Reproduce the listing below from the line with "Lenovo ThinkStation P2" to the line with "Combo Bebidas Orientales", both lines included, character for character, minus any pictures.

#### Material provided:
◇ ◇ ◇
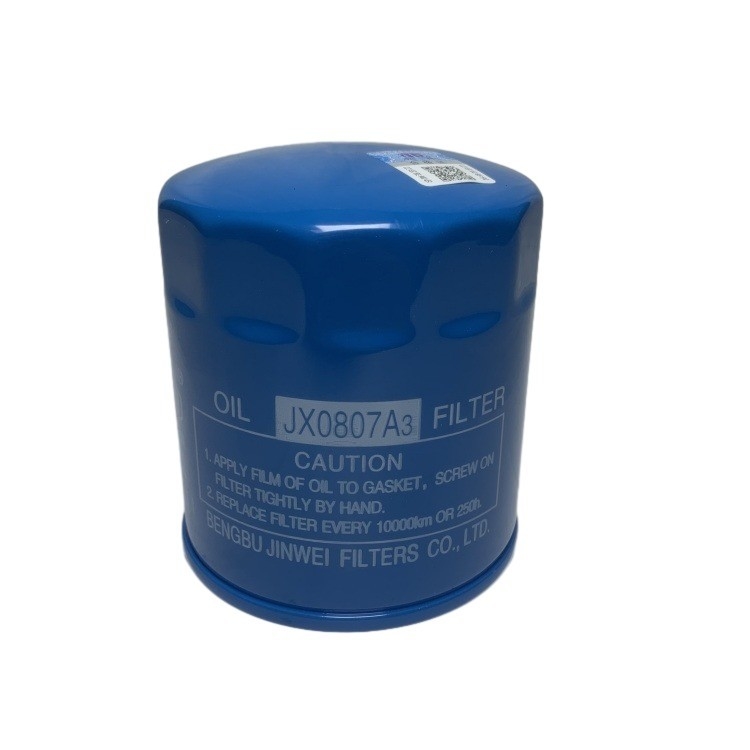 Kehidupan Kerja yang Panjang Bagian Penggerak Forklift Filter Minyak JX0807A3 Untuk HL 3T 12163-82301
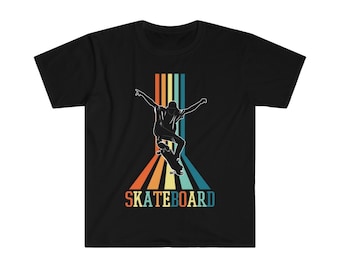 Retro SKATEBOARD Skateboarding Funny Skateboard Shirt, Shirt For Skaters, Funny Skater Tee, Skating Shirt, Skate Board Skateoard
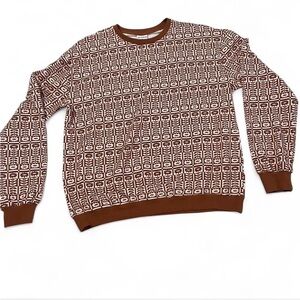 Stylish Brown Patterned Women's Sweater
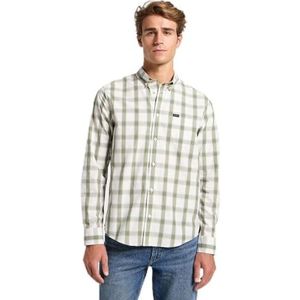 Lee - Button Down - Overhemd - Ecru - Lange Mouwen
◇ ◇ ◇
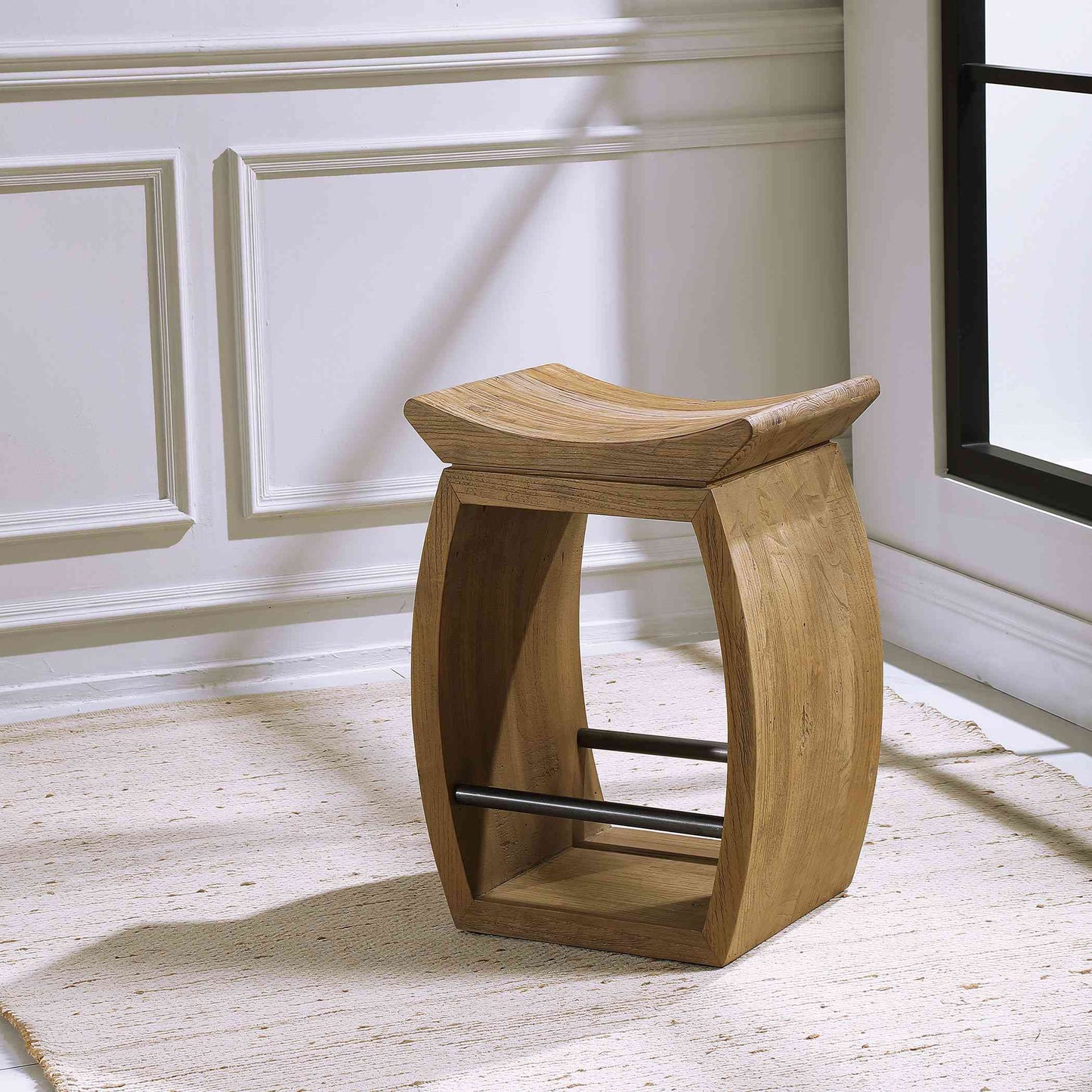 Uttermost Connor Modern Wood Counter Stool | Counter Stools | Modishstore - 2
◇ ◇ ◇
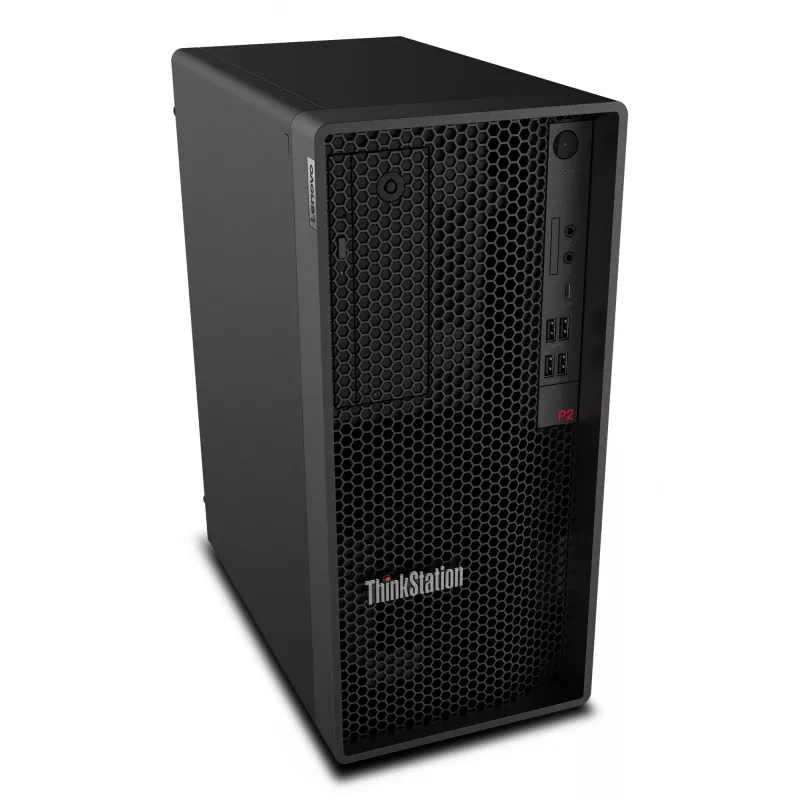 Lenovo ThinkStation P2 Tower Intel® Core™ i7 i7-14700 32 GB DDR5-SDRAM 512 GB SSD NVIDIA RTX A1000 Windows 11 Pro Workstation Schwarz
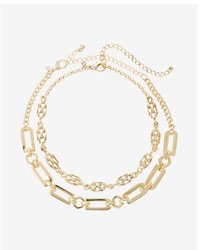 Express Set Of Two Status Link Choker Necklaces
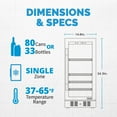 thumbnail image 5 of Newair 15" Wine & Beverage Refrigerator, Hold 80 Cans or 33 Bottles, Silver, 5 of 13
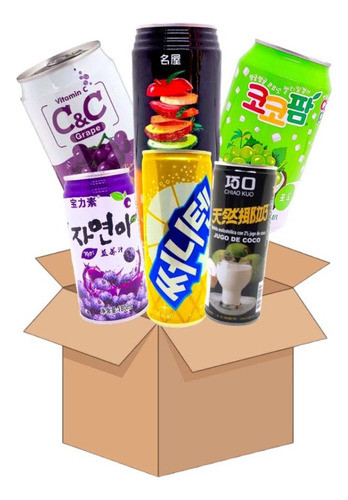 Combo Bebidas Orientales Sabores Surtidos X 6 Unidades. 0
◇ ◇ ◇
#### Answer space:
 Lenovo ThinkStation P2 Tower Intel® Core™ i7 i7-14700 32 GB DDR5-SDRAM 512 GB SSD NVIDIA RTX A1000 Windows 11 Pro Workstation Schwarz
 Express Set Of Two Status Link Choker Necklaces
 thumbnail image 5 of Newair 15" Wine & Beverage Refrigerator, Hold 80 Cans or 33 Bottles, Silver, 5 of 13
 Combo Bebidas Orientales Sabores Surtidos X 6 Unidades. 0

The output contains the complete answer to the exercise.